Federal officials laid out their case Wednesday against the scientist they believe orchestrated the 2001 anthrax attacks, but they also admitted that much of their evidence was circumstantial.
Bruce Ivins, a 62-year-old scientist who worked in the Armys biodefense research laboratories at Fort Detrick, Md., committed suicide last week after learning that the Justice Department was planning to indict him for the anthrax mailings that killed five people in 2001.
On Wednesday, after days of widespread media coverage, the Justice Department and the FBI released search warrants that outlined their case against Ivins.
Jeffrey Taylor, U.S. attorney for the District of Columbia, confirmed at a press conference Wednesday that Ivins was the departments primary and only suspect.
We are convinced that Dr. Ivins was the only person responsible, he said, adding that officials hope to wrap up the investigation and close the case soon. We regret that we will not have the opportunity to present evidence to a jury.
Taylor and Joe Persichini, assistant director in charge of the FBIs Washington field office, described the investigation that led to a single flask of anthrax which Ivins created and supervised. The substance in the mailing and the anthrax in the flask had the same DNA makeup and was unique, they said.
That means that the spores used in the attacks was taken from that flask, Taylor said. And anyone who wanted to access the flask, he added, had to go through Ivins.
Other evidence outlined in the search warrants include the fact that Ivins worked uncharacteristically late on the nights surrounding the attacks; was mentally unstable; and had a mailbox at the post office where investigators believe the anthrax-laced letters were sent.
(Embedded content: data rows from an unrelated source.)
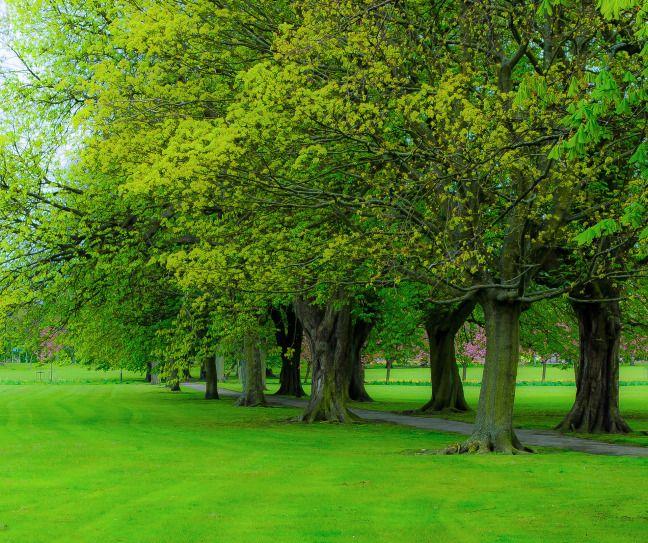 Trees Need Love Too!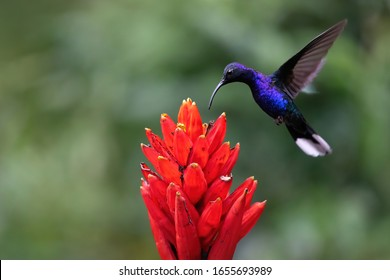 Beautiful purple hummingbird feeding nectar from flower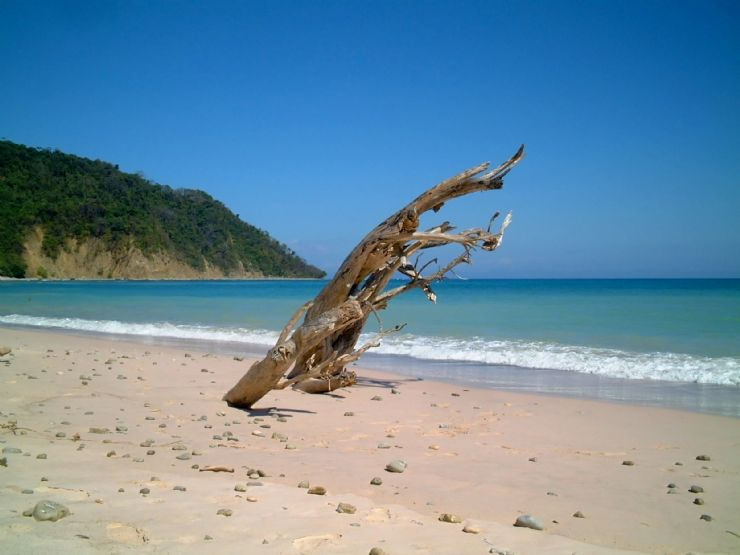 Beach with dead tree in Montezuma
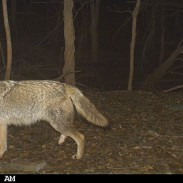 "Why is there always ""controversy"" over coyote hunts? Image courtesy Cuddeback Scouting Cameras."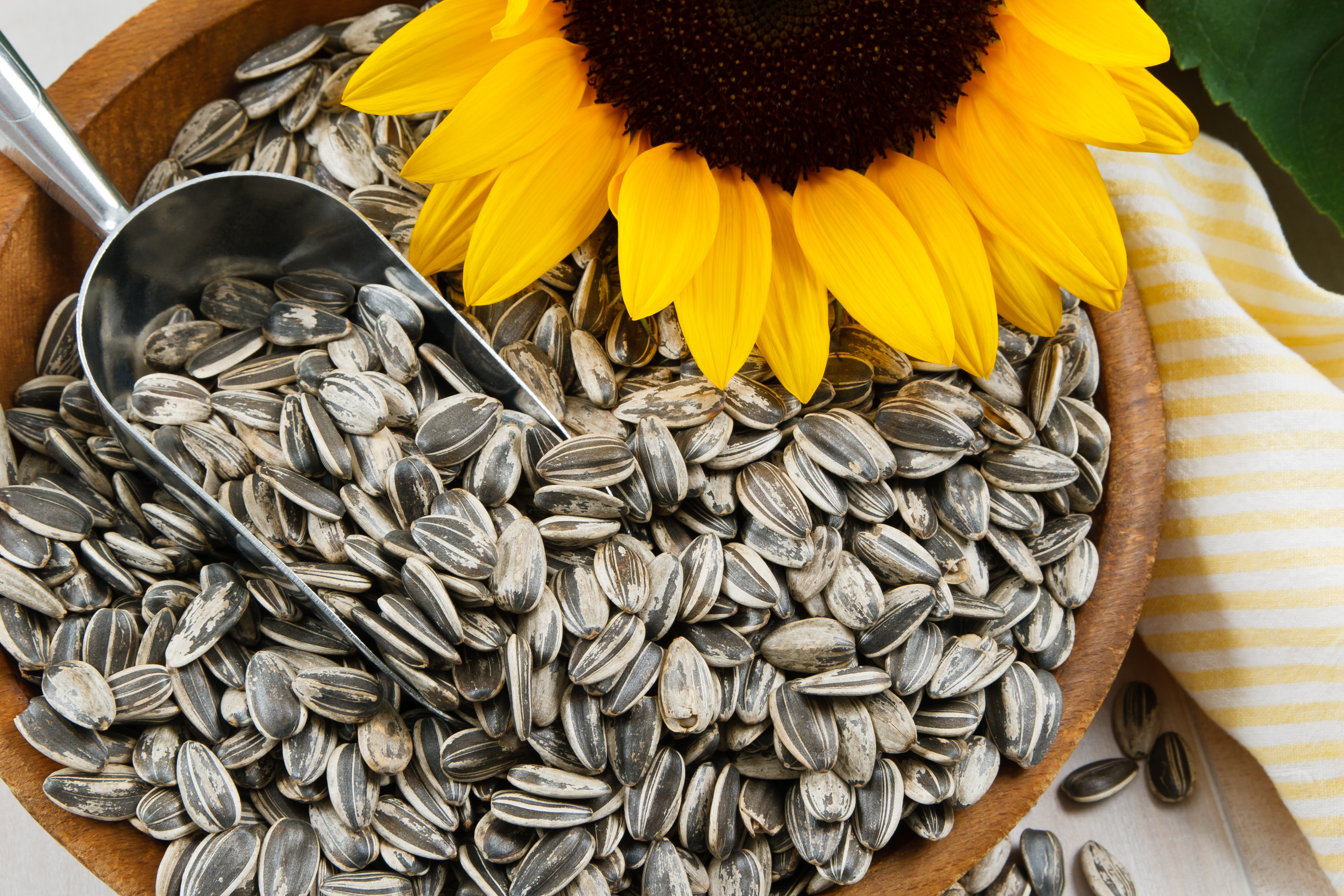 Health Benefits of Seeds in Daily Diet Plan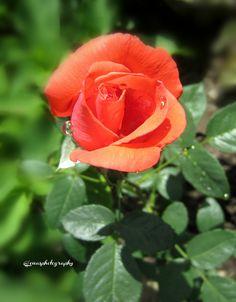 Lena Novak for #RosesOpenWeekend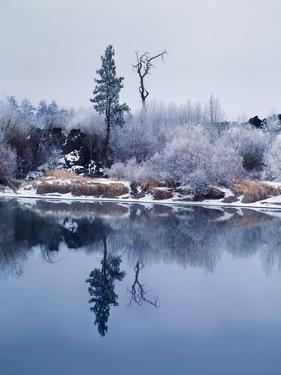 Hoar frost on Pacific willow, Deschutes River, Deschutes National Forest, Deschutes County, Oreg...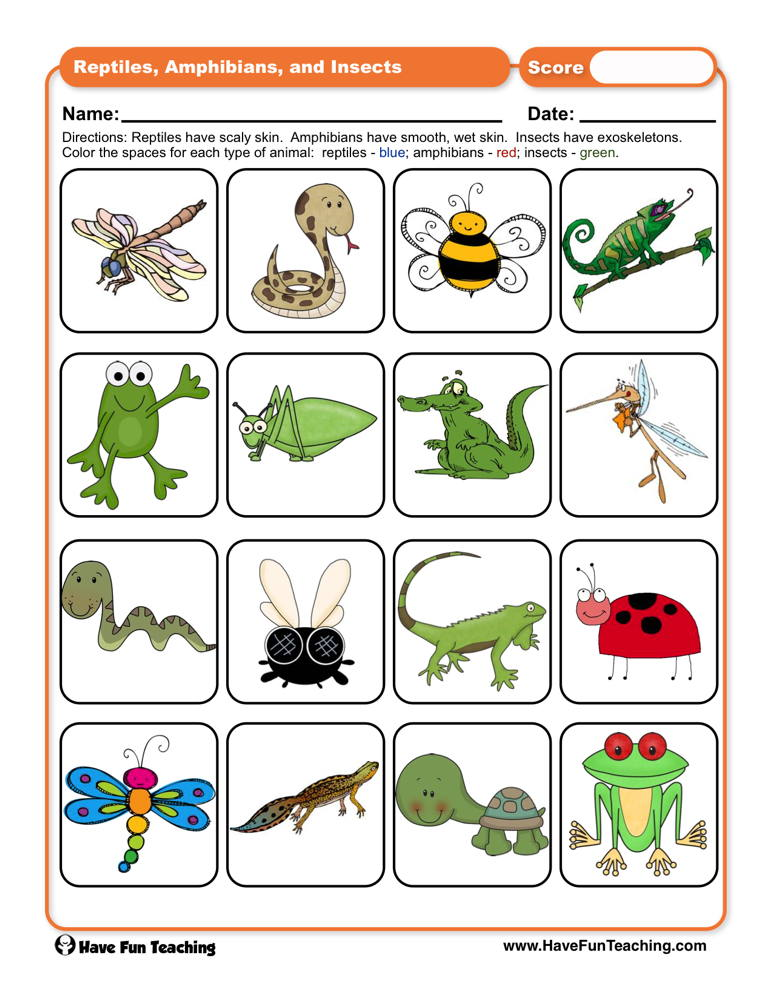 Reptiles, Amphibians, and Insects Worksheet.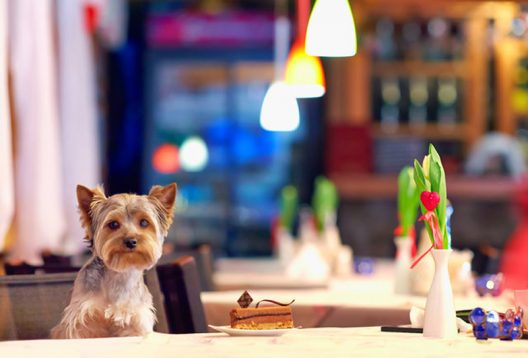Special Menu For Your Dog At London's Bluebird Restaurant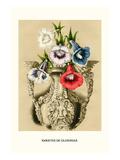 Gloxinias, Poster von Louis Van Houtte
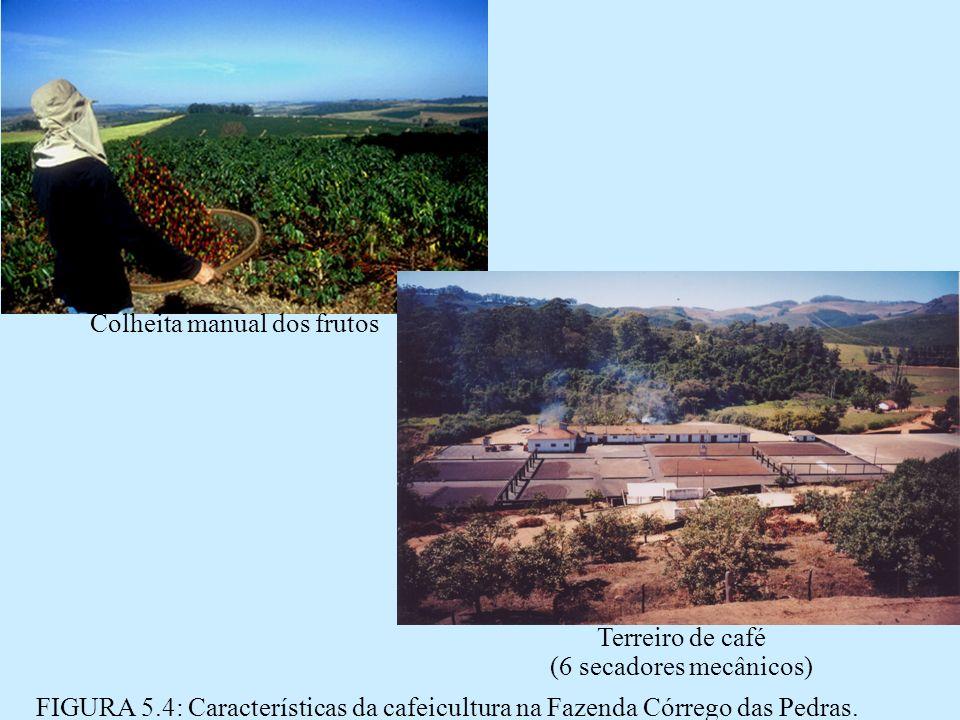 Colheita manual dos frutos Terreiro de café (6 secadores mecânicos) FIGURA 5.4: Características da cafeicultura na Fazenda Córrego das Pedras.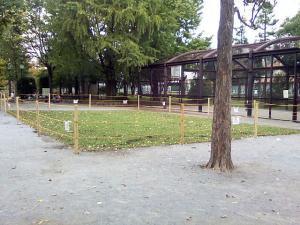 10月17日の中庭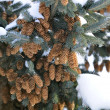 Blue Spruce Tree with Cones and Snow — Stock Photo
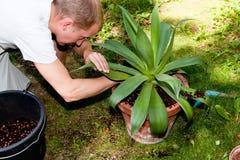 Il giardiniere repot la pianta verde della vera dell'aloe in giardino Immagini Stock Libere da Diritti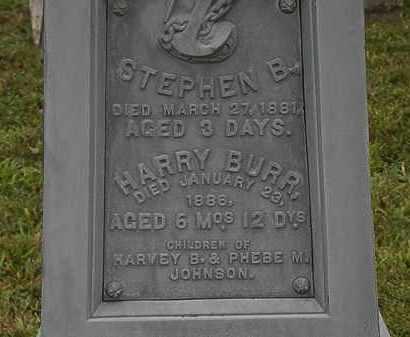 JOHNSON, PHEBE M. - Lorain County, Ohio | PHEBE M. JOHNSON - Ohio Gravestone Photos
In the search warrants, investigators documented his unstable mental state in a series of e-mails from several accounts, where he describes episodes of paranoia.
In a response to questions about whether investigators had any hard evidence, Taylor pointed to the flask of anthrax, calling it effectively the murder weapon.
The 2001 attacks hit close to home, shutting down Congressional office buildings for weeks and exposing dozens of people on the Hill to the substance. Letters were sent to both Sen. Patrick Leahy (D-Vt.) and then-Senate Majority Leader Tom Daschle (D-S.D.).